- _Textauszug_
========================

Sixt bietet Carsharing an
Autofahren ab 1,50 EUR pro Stunde: Das neue Angebot von Sixt klingt verlockend. Seit zwei Monaten bietet der bundesweit größte Autovermieter in Berlin auch Carsharing an. Damit ist das Unternehmen ein Pionier der Branche. Andere Großverleiher wollen vom Autoteilen bislang kaum etwas wissen.
Dabei gibt es in Deutschland eine wachsende Zahl von Carsharern. 116.000 Nutzer registrierte der Bundesverband Car-Sharing (BCS) Anfang 2008, ein Plus von 21.000 gegenüber dem Vorjahr. Rund 36 Kunden kommen im Schnitt auf jedes der etwa 3.200 Carsharing-Fahrzeugen.
Autovermieter Sixt zeigt sich zwei Monate nach Start seines Carsharingprogramms zufrieden. Der deutschlandweit einzige “Sixti Car Club” werde von den Kunden sehr gut angenommen, erklärte ein Unternehmenssprecher. Mit genauen Nutzerzahlen wollte er die positive Zwischenbilanz aber nicht belegen. Konkurrenz mit dem eigenen Kerngeschäft, der Autovermietung, fürchtet der Branchenführer kaum: “Der Club stellt ein Angebot für junge Großstädter dar, die eine Alternative zum Autokauf suchen”, heißt es aus dem Unternehmen.

========================

- _Die Daten_
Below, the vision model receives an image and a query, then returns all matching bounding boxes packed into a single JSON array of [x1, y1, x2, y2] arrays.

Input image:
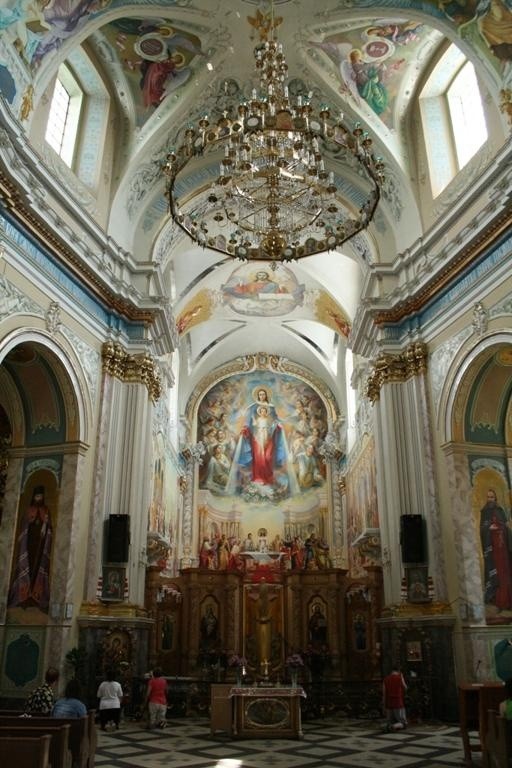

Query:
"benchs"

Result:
[[457, 681, 512, 768], [0, 696, 97, 768]]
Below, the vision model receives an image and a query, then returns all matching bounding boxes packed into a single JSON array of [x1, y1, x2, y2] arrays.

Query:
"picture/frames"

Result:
[[407, 567, 428, 602], [101, 566, 126, 602]]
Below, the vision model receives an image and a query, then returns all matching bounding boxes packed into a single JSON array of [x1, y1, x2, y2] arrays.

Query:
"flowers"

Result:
[[228, 654, 247, 666], [285, 653, 304, 666]]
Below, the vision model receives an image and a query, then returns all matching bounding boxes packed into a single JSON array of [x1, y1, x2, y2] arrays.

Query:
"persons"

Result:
[[248, 584, 276, 664], [307, 603, 326, 652], [195, 531, 328, 568], [478, 484, 511, 626], [237, 270, 289, 299], [22, 666, 60, 715], [407, 574, 428, 599], [288, 389, 324, 490], [353, 615, 366, 650], [380, 664, 409, 734], [49, 678, 88, 720], [12, 485, 52, 615], [201, 603, 218, 653], [345, 48, 392, 113], [108, 634, 123, 663], [128, 53, 186, 110], [105, 571, 119, 600], [405, 641, 419, 665], [144, 666, 167, 729], [251, 406, 273, 451], [200, 386, 236, 488], [162, 614, 173, 653], [95, 669, 123, 730], [241, 388, 283, 489]]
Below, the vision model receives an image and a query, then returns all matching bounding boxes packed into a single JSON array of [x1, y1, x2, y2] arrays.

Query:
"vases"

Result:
[[288, 664, 298, 688], [236, 665, 242, 687]]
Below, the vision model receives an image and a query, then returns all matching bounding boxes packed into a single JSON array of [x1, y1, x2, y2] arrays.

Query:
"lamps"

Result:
[[164, 1, 384, 271]]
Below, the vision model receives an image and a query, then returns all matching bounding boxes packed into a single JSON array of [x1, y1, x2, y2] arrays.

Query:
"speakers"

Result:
[[108, 514, 130, 561], [401, 514, 424, 562]]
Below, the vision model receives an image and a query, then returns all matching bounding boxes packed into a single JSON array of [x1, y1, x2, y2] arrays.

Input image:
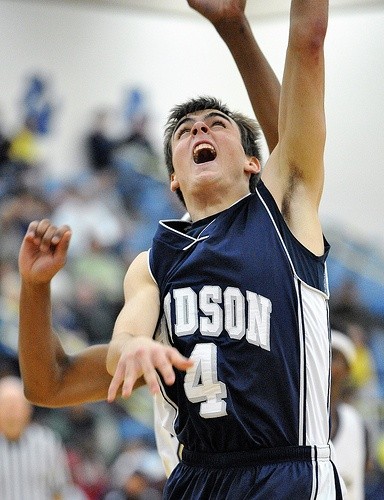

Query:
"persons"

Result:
[[3, 69, 384, 500], [103, 0, 350, 500], [16, 0, 339, 478]]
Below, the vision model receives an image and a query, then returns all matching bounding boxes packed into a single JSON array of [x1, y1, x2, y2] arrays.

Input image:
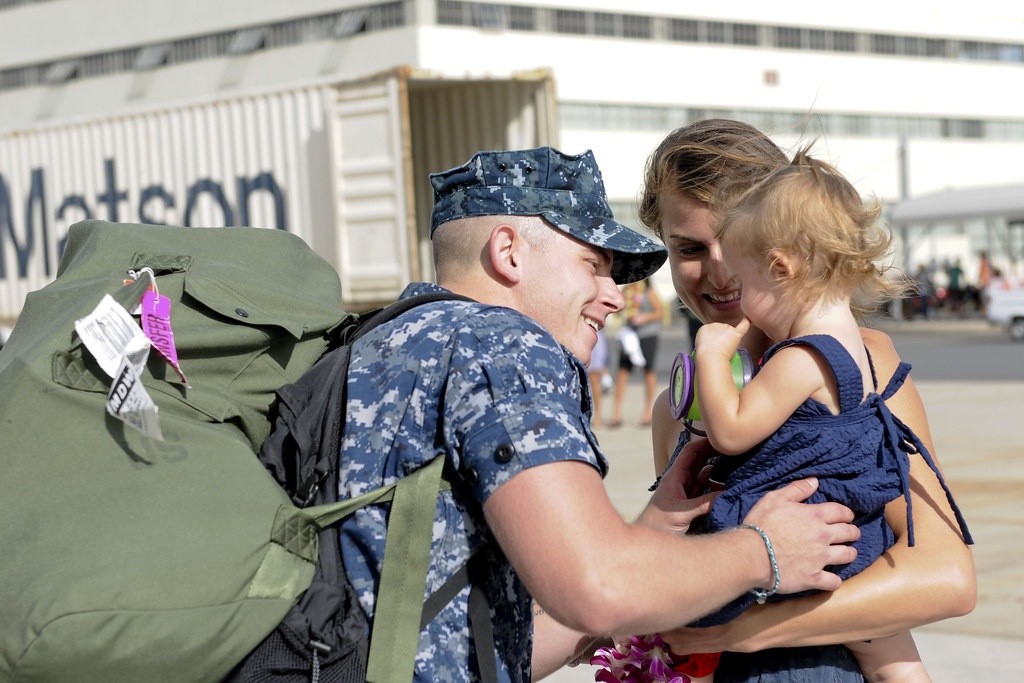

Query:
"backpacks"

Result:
[[0, 219, 459, 683]]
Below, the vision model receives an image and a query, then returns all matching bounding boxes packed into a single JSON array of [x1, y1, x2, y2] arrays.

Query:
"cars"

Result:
[[984, 278, 1024, 344]]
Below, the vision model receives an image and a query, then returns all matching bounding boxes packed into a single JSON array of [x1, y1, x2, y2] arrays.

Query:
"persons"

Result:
[[586, 322, 606, 428], [669, 150, 973, 628], [596, 120, 975, 683], [913, 252, 999, 320], [734, 524, 781, 598], [609, 273, 663, 427], [223, 146, 861, 683]]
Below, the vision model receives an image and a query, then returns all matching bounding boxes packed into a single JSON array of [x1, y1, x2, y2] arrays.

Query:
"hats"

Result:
[[429, 146, 669, 284]]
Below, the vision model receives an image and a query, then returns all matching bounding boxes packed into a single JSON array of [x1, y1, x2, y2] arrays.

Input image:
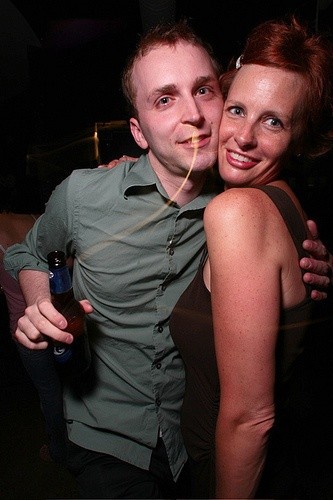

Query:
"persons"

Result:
[[3, 23, 333, 500], [93, 14, 332, 500]]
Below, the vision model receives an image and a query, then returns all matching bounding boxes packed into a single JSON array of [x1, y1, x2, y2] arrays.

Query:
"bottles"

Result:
[[47, 250, 92, 373]]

========================

- _Zu erledigende Aufgaben_
a - Wie viele Nutzer hatte der Bundesverband Car-Sharing laut dem Text über das Carsharing-Angebot von Sixt Anfang 2008 registriert?
b - Führen Sie den Text über das Carsharing-Angebot von Sixt ab seinem letzten Satz weiter.

- _Lösungen_
a - 116.000 Nutzer

b -
An insgesamt 20 Stellplätzen können die Clubmitglieder derzeit 100 Smart, Mini Cooper, 1er BMW und Mercedes B-Klasse parken und abholen. Bis Jahresende will Sixt in München und Paris weitere Clubs aufbauen. Die Leihpreise liegen dabei etwa auf Branchenniveau. 59,- EUR kostet der Beitritt zum Carsharerclub, Monatsbeiträge gibt es nicht. Für Tagesfahrten werden, je nach Fahrzeuggröße, zwischen 4,50 und 6,50 EUR pro Stunde veranschlagt. Nachts ist eine Autostunde schon für 1,50 EUR zu bekommen. Hinzu kommt eine Kilometerpauschale von 0,12 bis 0,19 Cent, Tankkosten inklusive. Zu spät kommen sollte man aber besser nicht: Nach einer Gnadenfrist von 15 Minuten werden bis zu 50 EUR fällig.